Wanda has a run-in with the other cheerleaders, and her mother’s trailer trash boyfriend. She’s left with no home, no hope, and nowhere to go…except to her instructor. At the same time, viewers get exposed to the growing zombie epidemic, spreading quickly throughout the town.

Wanda inherits the belt that was passed down to her master from his master, the one known as Ghetto Sensei. Her master was too short sighted to make use of the belt, and so, Wanda, despite her own ignorance, must realize that she alone deserves to wield the magic belt, and that she alone can save the human race from the oncoming tide of undead.

The final act of the film pits Wanda’s master against his arch-enemy, and ultimately, Wanda’s transformation from idiot to heroine.  What’s not to like?

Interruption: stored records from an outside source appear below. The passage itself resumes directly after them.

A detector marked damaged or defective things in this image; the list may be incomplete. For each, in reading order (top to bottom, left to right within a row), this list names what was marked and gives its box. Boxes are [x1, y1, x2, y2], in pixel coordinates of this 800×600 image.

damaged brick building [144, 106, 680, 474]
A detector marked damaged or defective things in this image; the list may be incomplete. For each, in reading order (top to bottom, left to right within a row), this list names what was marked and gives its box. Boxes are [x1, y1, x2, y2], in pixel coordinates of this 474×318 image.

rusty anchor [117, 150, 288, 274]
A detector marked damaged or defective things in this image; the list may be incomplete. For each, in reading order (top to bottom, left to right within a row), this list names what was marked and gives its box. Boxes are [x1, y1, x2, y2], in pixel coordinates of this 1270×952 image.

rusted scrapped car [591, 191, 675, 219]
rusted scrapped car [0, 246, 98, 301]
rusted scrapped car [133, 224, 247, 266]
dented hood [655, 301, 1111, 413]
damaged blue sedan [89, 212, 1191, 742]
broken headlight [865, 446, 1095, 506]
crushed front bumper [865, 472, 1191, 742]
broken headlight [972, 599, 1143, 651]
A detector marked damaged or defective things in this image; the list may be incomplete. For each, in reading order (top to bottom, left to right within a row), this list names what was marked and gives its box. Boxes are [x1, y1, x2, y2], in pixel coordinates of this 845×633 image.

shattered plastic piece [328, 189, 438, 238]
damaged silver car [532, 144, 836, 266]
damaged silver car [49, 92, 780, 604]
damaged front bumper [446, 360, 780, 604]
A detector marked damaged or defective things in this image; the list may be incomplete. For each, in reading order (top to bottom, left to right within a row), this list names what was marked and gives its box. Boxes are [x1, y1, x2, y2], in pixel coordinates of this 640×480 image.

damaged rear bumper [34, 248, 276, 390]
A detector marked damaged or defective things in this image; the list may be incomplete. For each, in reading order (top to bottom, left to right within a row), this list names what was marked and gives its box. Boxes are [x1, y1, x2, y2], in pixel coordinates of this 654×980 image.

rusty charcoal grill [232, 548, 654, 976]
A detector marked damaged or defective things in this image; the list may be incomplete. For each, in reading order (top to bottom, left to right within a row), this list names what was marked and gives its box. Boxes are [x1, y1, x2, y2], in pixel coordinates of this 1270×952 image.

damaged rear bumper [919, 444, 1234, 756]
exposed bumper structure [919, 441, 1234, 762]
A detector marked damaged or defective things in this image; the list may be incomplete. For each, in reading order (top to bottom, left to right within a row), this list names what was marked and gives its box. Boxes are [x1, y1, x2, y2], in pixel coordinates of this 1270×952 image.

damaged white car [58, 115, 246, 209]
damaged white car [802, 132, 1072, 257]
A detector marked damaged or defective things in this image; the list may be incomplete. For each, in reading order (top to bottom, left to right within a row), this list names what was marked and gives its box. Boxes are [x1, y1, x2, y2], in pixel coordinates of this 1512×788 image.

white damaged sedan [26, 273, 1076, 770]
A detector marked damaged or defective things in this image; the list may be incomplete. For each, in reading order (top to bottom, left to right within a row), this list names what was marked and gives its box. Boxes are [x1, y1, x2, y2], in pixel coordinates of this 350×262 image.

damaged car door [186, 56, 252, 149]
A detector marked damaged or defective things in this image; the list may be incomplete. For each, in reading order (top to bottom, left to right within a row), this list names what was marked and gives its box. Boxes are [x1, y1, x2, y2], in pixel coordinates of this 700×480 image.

Wanda dons the belt, loses the glasses, and then what?  Yeah, you guessed it.  Time for some serious ass kicking.  Wanda undergoes the full Rambo/Resident Evil Alice treatment, and emerges ready to slaughter any undead ninja, zombie, cheerleader, or other bloodsucker in her path. 

Of course, Wanda’s unique blend of beauty and intelligence are required to undo the scientific experiment. She gets the chance to chat about the whole zombie outbreak with a disposable goth chick, right down to the possibility of a cure for the zombies.  So…why not?  Wanda genius Wanda and her completely disposable sidekick develop the formula to cure all the zombies (which is apparently 95% dry ice).

The finale’ pits Wanda against an army of undead karate masters, including Donnie and Evil Sensei, powered the whole time by some serious 70’s martial arts music. Wanda gets her revenge, both for herself and her dopey master, and all seems like the world is better…except that this flick naturally leaves room for a sequel.

Writer Bo Buckley (Dismal, Death 4 Told) gets credit for this combination of T&A, zombies, ninjas, and laughs. Death of the Dead is a Troma-style mix of fart jokes, penis jokes, hot female lead, goofy dialogue, extended stunts, and lots and lots of fake blood.